Section du document ->
▼
Quand on le découvre oisif et alcoolique, campant dans un champ de tournesols aux marges d'une cité d'aujourd'hui, entre prostituées et SDF, Eustis erre déjà depuis plusieurs siècles dans notre monde, vivant chichement de ses petits pouvoirs de divination, réparant les humains. Eustis est un satyre, une divinité de rien du tout qui gravitait autour de Dionysos, festoyait avec Pan. Un jour qu'il voyageait vers Delphes avec le dieu de la vigne, du vin et de l'ivresse, il a aperçu une nymphe et n'a pu s'empêcher de la prendre en chasse, mécontentant Artémis, l'une des filles de Zeus, et sœur d'Apollon. Celle-ci s'est empressée de le chasser du domaine des dieux. Depuis, il a parcouru le monde en tous sens, sans jamais plus rencontrer ses semblables, se convainquant peu à peu de leur totale disparition.
▲
(Entrées provenant d'une collection)
▼
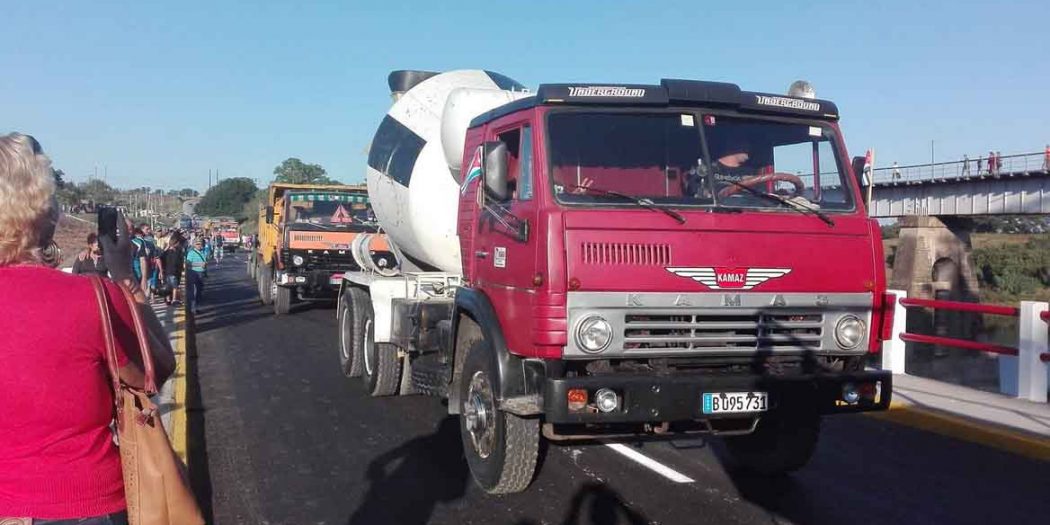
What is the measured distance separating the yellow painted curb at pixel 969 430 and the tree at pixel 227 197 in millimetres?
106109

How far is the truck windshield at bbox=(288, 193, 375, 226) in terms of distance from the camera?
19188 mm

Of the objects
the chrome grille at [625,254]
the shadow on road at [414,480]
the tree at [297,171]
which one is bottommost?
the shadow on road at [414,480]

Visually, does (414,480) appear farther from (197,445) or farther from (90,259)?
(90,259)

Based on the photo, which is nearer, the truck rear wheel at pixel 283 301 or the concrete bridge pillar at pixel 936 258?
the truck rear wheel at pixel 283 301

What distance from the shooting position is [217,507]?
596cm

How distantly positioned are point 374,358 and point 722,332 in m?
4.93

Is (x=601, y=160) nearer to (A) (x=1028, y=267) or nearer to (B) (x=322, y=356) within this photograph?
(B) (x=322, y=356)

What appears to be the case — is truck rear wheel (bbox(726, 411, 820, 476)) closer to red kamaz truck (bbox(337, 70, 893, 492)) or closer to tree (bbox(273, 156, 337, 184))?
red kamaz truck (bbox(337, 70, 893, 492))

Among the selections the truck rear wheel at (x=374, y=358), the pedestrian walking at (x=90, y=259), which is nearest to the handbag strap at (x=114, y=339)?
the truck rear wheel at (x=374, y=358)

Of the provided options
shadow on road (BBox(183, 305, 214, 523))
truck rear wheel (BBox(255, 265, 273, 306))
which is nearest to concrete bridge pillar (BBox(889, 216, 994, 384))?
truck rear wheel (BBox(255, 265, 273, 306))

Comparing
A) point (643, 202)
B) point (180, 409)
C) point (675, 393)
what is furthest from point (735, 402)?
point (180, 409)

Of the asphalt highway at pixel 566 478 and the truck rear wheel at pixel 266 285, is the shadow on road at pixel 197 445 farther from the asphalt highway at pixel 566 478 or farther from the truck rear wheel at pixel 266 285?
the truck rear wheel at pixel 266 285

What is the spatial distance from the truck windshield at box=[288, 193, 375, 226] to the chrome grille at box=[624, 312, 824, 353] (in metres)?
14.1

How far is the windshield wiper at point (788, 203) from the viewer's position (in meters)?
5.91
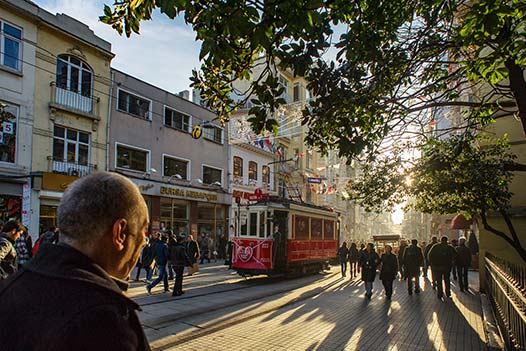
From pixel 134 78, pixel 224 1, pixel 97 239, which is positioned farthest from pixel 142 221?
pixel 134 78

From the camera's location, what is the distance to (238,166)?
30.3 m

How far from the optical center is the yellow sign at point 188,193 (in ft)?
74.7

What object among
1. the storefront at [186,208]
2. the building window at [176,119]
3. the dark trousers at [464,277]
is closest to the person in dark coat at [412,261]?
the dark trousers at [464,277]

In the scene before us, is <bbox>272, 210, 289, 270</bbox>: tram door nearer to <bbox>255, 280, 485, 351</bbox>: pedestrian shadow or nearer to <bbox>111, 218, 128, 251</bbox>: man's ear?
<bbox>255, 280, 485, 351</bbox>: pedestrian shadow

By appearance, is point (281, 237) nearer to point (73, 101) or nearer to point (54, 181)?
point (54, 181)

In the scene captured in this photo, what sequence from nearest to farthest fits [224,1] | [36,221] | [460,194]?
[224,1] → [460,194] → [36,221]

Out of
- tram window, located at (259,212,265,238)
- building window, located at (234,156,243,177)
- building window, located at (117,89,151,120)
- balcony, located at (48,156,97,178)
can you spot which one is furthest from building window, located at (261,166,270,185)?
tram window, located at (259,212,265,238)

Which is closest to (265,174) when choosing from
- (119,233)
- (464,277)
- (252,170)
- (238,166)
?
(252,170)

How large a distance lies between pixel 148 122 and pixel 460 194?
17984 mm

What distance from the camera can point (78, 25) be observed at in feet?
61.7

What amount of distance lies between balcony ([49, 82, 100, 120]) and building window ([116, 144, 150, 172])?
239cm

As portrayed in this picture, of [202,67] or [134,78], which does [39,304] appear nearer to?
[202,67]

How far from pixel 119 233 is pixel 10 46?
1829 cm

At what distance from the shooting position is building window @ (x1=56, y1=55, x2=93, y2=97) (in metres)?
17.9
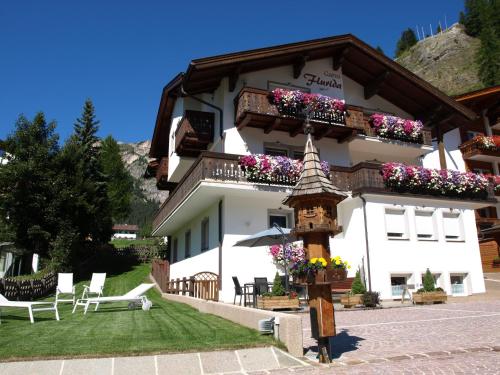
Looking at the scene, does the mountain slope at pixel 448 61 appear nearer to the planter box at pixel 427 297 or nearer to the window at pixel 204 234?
▲
Consigne A -> Dans le texte sur le satyre Eustis, quelle déesse l'a chassé du domaine des dieux ?
Consigne B -> Recopiez à l'identique les lignes des entrées, en commençant par celle qui contient "Which is closest" et en terminant à la fin des entrées, ces deux limites incluses. Veuillez omettre les images dans votre réponse.
Le texte et les entrées constituent deux matériaux indépendants l'un de l'autre.

Réponse à l'exercice A -> Artémis.

Réponse à l'exercice B ->
Which is closest to (265,174) when choosing from
- (119,233)
- (464,277)
- (252,170)
- (238,166)
?
(252,170)

How large a distance lies between pixel 148 122 and pixel 460 194?
17984 mm

What distance from the camera can point (78, 25) be observed at in feet?
61.7

What amount of distance lies between balcony ([49, 82, 100, 120]) and building window ([116, 144, 150, 172])?
239cm

As portrayed in this picture, of [202,67] or [134,78], which does [39,304] appear nearer to?
[202,67]

How far from pixel 119 233 is pixel 10 46?
1829 cm

At what distance from the shooting position is building window @ (x1=56, y1=55, x2=93, y2=97) (in metres)?
17.9
Looking at the scene, does the mountain slope at pixel 448 61 appear nearer to the planter box at pixel 427 297 or nearer to the window at pixel 204 234?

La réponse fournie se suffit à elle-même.